All along the shore side are small windows, four in all, opening onto the quay. These are house-type windows with shutters. There is also a window of the same design opening onto the kitchen on the river side.

It must have been a lovely place for the French explorer and his lady friend. I’m not sure how it’s going to work with a family of five, though.

We rent the boat out for the summer to a young woman (another witch) who works for the Foire de Trône, a sort of yearly carnival in Le Bois de Vincennes. My contract for our boat location stipulates someone must be on the boat at all times.
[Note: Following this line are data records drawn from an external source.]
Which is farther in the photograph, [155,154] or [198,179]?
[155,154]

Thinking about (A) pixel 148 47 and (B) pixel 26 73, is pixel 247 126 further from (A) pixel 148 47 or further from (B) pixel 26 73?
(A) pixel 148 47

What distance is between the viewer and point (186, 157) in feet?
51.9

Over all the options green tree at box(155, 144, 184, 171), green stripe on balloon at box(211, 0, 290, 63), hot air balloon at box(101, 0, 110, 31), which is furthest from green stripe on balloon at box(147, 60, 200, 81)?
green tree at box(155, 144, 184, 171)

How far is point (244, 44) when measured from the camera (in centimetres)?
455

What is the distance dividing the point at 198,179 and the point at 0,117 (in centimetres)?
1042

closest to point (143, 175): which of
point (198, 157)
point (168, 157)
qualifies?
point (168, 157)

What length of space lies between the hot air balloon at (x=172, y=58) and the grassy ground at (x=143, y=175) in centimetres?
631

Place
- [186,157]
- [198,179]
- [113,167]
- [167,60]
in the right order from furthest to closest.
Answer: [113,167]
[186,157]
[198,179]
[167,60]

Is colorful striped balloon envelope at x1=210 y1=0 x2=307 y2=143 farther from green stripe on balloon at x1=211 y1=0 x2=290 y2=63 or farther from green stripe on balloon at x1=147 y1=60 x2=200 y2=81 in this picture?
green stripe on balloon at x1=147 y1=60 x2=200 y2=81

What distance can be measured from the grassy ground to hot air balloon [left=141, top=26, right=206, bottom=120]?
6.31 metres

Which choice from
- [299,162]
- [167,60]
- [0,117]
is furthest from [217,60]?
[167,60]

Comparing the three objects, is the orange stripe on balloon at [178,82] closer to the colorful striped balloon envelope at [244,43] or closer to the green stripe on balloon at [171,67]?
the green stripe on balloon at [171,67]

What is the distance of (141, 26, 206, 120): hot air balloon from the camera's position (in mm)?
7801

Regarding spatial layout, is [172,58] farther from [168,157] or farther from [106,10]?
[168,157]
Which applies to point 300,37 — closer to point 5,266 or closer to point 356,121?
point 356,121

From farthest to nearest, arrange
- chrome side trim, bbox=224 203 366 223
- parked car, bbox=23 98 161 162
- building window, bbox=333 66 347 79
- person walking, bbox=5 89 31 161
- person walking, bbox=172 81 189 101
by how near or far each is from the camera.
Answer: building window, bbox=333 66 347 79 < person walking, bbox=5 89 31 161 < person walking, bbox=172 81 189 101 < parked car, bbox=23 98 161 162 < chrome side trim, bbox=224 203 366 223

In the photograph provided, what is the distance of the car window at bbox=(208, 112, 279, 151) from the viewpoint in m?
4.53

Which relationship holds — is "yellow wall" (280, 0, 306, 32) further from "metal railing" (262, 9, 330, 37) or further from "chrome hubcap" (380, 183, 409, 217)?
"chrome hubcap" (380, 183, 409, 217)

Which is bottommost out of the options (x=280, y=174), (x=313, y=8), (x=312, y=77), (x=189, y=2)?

The river-navigation people are already very suspicious of this crippled craft.

We leave for our usual summer vacation to the old water mill we’d bought in Burgundy when we first came to France. We paid the huge sum of two thousand dollars for this place. It was another romantic coup de foudre . Actually, the mill is only a three-hundred-year-old stone tent, but that’s another story.

Disenchantment!

We hadn’t been at the mill three weeks when we receive a telegram, our first French telegram. It’s from an elderly English couple who live two boats downriver from us. I don’t know why they wrote it in French. It says:

Votre bateau a coulé.

That’s said coo-lay, as in Kool-Aid.

I run across the street to a French neighbor hoping to find out what the word ‘coulé’ means. As if I didn’t know! I just don’t want to believe it.

I immediately take the train up to Paris, then the bus out to where the boat is. It is, indeed, coulé . Only a small corner of the roof is sticking above water. There is a medium-sized crowd along the bank. They surround the boat, babbling in French. Each seems to have a different idea as to why the boat has sunk. All of them, in French fashion, are convinced there must be a reason, C’est logique, n’est-ce pas ?

After much running around, trying to find someone to lift the boat out of the water and getting nowhere, someone tells me about specialists in this kind of work, bringing up sunken boats. They are called les frères Teurnier . I phone them from the café on the corner. This town of Le Port Marly has seven restaurants, but only one café. It’s directly across the street from the boule courts, which are on the chemin de halage , or path, next to our boat. There are also two restaurants de routiers , sort of truck stops that double as cafés.

The next day, a broken down old ‘ deux chevaux ’ pulls up on the chemin de halage beside the boat. I’d camped, somewhat chillily, on la berge overnight. The man who climbs out of this car is in his sixties and about five feet tall. He’s wearing French workmen’s blues, filthy, stiff with oil and sweat, and a mariner’s cap, also filthy.

He shakes my hand, jabbers away, smiles, then pulls down a plank from the top of his car. He slides down the steep riverbank and throws the plank out across the water, between the land and the projecting bit of boat roof. I’m convinced he’s going to sink the whole business, but he walks like an acrobat, muttering to himself, out on that board. After looking down all sides of the boat, seeing I can’t imagine what, except dirty, black water, he comes back to me and, in a complex mixture of Breton, French, my broken French and his violent pantomime, I come to know he thinks he can raise the boat for two thousand francs (at that time about four hundred dollars).

This represents the amount we still owe on the boat and were hoping to pay off in September. I actually have it in my pocket in one-hundred-franc bills, twenty of them, plus some change. At the moment, it represents virtually our total capital.

In French and in pantomime again, he tells me he will wrap the boat with a large cloth, then pump the water out so the boat can come to the surface and we can see what’s wrong. It sounds crazy. However, he insists that before he can put the pumps in the boat to pump out the water, I must go down inside and remove anything floating in there. If I don’t, they’ll jam his pumps.

With this advice, he leaves, promising he’ll be back in three days to commence the rescue operation.